= Source text =
For those further interested in the tech behind these new mRNA vaccines, here's a fairly technical article from before the pandemic era that gets into it:
mRNA vaccines represent a promising alternative to conventional vaccine approaches, but their application has been hampered by instability and delivery issues. Here, Pardi and colleagues discuss recent advances in mRNA vaccine technology, assess mRNA vaccines currently in development for cancer...
www.nature.com
While the COVID-19 mRNA vaccines are the first of their kind, and are new, they've been in trials since early 2020, so there is an ever-expanding set of data on their safety. No major concerns have arisen from the Phase II trials for Moderna or Pfizer, and those data sets go back a ways; the much larger phase 3 trials are also continuing to collect safety data that hopefully will give people confidence in their safety. There have also been trials, both human and animal, of other mRNA vaccines that were never deployed. So, there's actually a fair amount of data to look at, growing daily.
A good way to think about it is like this:
If you are diagnosed with COVID-19, there is something like a 1.5% chance you will die, based on current rates (not full historical, which was much higher). Obviously if you are old, fat, or immunocompromised, there's a much higher risk, and if you are young and healthy, a much lower risk. It's not just death to consider...
severe cases become common once you hit your 40s and even if you don't die, you might become seriously ill for weeks or longer.
Serious side effects from vaccines are generally measured in an event or two per 100,000 or per million. As an example, the long term serious side effect people often hear about from flu vaccines is Guillian-Barre syndrome,
which effects 1-2 people per million flu shot recipients. GBS is an autoimmune neurological disorder that most people recover from but can have permanent effects. So far there's no evidences that the mRNA vaccines cause GBS at all, and there's enough data so far to suggest it's not a major threat (more frequent than for flu) even if it happens at all.
My point is that there's a good chance I'll be infected with COVID sooner or later, and if I do, there's a solid chance I'll get a bad case (I'm 53) and a non-trivial chance it will kill me.
Since the vaccines seems to be 90-95 effective at preventing serious COVID cases and deaths, for me that outweighs any extraneous low probability risks that the vaccine may have. With the data we already have, it's definitely less risky than getting COVID, no matter how young and healthy you are.
I will get it as soon as I can. My wife, who is a health care provider, apparently is now eligible to get it and she is going through the signup process.
They say doctors make the worst patients. Maybe that explains the reluctance by a significant percentage of providers. The providers I know (friends and my own doctors) are all very pro-vaccination and are trying to set an example. Time will tell if the big picture changes or not.

(Records from a data collection)
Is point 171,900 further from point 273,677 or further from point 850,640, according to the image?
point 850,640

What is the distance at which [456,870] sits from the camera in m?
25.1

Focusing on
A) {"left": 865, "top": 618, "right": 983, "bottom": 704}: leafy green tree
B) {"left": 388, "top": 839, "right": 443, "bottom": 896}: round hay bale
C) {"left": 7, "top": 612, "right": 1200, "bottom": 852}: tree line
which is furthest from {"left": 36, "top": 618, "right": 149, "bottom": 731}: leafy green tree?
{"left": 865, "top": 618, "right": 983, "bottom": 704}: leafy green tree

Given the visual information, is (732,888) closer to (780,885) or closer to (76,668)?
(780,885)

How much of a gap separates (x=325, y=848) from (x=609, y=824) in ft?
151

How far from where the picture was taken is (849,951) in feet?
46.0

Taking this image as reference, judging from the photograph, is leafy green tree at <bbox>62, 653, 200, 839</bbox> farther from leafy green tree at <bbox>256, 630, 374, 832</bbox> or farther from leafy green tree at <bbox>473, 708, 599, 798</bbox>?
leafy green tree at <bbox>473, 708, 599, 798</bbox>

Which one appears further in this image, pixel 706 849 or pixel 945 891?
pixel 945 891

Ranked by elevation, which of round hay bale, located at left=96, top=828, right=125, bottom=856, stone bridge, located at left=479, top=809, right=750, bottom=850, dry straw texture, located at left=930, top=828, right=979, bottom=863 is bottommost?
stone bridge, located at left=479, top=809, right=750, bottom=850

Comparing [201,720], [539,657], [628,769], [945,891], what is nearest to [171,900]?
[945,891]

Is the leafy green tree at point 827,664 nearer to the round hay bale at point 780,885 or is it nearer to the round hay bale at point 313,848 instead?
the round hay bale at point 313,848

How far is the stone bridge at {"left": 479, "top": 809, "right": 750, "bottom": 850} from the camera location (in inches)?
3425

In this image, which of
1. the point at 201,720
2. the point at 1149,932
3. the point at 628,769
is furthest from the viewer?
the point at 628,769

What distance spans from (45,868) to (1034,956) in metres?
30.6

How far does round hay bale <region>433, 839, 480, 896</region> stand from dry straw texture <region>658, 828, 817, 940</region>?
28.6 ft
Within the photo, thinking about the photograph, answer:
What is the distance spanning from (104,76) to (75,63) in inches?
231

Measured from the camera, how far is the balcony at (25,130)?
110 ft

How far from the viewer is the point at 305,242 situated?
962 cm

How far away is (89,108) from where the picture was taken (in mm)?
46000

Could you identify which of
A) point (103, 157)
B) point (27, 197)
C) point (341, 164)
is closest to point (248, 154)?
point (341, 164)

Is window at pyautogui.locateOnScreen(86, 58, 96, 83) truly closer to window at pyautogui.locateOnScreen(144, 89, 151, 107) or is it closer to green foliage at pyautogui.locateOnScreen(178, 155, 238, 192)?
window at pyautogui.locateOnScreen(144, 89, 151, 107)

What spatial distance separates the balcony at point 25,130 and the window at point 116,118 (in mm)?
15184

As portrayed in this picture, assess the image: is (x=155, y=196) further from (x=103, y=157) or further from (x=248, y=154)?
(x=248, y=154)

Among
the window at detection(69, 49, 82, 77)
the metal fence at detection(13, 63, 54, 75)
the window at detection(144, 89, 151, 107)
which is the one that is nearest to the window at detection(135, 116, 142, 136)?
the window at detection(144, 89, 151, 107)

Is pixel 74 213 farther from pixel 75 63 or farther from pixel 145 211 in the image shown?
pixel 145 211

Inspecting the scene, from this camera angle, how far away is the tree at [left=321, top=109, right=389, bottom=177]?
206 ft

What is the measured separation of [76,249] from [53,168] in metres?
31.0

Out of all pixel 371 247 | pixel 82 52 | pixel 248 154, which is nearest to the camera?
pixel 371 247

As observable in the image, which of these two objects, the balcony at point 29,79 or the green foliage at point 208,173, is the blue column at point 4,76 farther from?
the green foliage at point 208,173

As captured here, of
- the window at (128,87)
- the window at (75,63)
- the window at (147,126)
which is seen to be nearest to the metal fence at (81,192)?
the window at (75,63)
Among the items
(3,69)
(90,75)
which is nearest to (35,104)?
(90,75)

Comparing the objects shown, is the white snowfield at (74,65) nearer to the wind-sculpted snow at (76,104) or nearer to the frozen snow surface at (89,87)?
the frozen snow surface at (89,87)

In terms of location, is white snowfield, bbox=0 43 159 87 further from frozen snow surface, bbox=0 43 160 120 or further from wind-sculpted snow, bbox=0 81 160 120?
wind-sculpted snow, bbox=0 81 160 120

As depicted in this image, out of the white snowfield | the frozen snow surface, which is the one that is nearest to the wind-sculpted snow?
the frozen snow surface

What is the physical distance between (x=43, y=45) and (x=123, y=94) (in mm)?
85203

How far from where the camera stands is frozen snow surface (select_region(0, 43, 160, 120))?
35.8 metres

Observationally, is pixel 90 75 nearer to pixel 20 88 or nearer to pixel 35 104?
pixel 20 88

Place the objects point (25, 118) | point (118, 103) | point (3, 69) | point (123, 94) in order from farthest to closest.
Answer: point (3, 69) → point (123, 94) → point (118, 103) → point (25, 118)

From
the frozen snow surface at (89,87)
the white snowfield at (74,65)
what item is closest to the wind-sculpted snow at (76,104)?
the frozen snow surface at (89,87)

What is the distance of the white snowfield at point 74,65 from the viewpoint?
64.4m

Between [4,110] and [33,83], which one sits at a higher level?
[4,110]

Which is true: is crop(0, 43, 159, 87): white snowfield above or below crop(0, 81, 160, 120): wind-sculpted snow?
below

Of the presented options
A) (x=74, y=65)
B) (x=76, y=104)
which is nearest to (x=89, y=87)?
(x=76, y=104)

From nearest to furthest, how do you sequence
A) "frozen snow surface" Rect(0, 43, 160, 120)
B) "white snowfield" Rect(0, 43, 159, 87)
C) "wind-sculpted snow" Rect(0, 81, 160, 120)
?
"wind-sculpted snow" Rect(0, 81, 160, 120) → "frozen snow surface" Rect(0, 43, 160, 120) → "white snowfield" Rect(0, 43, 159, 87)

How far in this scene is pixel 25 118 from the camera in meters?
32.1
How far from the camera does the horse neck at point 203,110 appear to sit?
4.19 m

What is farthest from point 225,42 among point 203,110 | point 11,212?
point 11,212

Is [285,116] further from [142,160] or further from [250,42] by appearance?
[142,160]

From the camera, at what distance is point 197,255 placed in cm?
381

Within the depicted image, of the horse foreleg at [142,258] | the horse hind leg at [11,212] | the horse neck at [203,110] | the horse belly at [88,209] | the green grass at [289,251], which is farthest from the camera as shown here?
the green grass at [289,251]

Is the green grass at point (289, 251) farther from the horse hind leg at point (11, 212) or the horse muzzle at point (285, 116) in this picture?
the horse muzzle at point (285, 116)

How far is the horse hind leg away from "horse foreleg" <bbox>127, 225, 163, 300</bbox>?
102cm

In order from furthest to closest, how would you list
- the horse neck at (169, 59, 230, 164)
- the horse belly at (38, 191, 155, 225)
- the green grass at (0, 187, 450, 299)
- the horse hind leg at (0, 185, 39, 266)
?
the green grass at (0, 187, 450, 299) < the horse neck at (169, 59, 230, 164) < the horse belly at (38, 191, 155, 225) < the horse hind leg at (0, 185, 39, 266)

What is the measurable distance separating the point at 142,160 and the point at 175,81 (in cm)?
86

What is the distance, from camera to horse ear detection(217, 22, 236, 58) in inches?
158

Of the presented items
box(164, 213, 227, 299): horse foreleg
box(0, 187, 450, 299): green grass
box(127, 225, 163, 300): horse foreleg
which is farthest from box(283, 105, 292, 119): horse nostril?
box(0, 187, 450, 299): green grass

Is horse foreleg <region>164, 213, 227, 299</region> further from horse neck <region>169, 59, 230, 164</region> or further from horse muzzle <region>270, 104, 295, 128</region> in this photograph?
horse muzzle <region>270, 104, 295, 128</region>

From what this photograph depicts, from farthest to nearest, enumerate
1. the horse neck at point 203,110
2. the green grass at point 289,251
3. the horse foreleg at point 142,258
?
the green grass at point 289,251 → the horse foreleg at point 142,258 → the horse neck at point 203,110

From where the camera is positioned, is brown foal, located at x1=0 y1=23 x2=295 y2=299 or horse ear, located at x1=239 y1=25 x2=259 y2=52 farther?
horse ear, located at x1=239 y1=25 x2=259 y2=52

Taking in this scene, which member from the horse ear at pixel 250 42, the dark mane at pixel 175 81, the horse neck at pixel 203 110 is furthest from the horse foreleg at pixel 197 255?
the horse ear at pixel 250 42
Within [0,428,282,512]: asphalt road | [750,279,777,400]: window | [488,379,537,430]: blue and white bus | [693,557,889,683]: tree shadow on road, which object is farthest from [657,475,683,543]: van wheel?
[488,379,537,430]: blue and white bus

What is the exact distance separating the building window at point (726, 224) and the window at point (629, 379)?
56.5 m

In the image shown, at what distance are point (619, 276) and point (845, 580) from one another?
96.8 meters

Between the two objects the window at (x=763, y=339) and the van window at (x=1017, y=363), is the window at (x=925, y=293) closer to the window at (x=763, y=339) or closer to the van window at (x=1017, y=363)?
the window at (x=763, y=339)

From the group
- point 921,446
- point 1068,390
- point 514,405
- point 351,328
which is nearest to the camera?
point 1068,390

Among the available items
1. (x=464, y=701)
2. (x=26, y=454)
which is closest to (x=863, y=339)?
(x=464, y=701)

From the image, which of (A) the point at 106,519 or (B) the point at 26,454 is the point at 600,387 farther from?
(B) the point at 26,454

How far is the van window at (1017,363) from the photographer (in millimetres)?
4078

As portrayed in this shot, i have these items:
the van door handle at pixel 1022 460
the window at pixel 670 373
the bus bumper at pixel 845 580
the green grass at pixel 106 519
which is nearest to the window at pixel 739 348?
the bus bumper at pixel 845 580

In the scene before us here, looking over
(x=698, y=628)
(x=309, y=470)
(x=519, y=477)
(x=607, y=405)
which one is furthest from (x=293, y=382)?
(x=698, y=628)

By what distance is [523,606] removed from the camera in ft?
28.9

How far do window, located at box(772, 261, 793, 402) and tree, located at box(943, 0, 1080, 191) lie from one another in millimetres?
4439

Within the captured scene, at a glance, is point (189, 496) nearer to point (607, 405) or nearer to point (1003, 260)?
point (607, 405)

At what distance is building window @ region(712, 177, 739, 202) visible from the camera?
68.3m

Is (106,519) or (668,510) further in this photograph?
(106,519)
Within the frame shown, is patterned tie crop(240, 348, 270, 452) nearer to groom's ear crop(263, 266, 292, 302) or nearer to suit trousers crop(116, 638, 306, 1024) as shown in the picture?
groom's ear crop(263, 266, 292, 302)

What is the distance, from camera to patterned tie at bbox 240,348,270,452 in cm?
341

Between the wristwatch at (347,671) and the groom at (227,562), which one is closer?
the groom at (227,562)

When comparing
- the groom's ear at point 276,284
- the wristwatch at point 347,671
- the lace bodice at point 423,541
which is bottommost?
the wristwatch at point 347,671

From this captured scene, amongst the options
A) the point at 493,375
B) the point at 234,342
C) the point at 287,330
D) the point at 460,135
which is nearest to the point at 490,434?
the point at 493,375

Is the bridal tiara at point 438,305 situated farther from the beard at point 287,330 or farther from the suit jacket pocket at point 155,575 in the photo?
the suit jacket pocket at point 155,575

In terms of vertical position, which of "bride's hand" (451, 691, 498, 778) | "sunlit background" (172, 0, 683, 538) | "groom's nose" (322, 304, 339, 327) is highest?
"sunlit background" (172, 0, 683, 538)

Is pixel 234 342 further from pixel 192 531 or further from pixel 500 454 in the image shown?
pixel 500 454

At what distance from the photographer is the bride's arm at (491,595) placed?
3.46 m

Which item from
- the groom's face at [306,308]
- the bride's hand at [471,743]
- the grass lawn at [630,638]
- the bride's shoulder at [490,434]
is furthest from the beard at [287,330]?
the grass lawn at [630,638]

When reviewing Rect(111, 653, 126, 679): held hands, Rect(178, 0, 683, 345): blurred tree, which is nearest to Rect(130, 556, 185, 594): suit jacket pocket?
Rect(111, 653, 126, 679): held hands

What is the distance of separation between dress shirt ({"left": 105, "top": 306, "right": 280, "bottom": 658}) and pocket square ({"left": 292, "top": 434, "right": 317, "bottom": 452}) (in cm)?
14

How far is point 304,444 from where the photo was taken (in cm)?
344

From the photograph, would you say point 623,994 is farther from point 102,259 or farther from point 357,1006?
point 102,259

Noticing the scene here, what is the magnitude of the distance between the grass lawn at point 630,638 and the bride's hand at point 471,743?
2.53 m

= Aim of the exercise =
In the post about mRNA vaccines, what three traits put someone diagnosed with COVID-19 at a much higher risk?

= Expected output =
Being old, fat, or immunocompromised.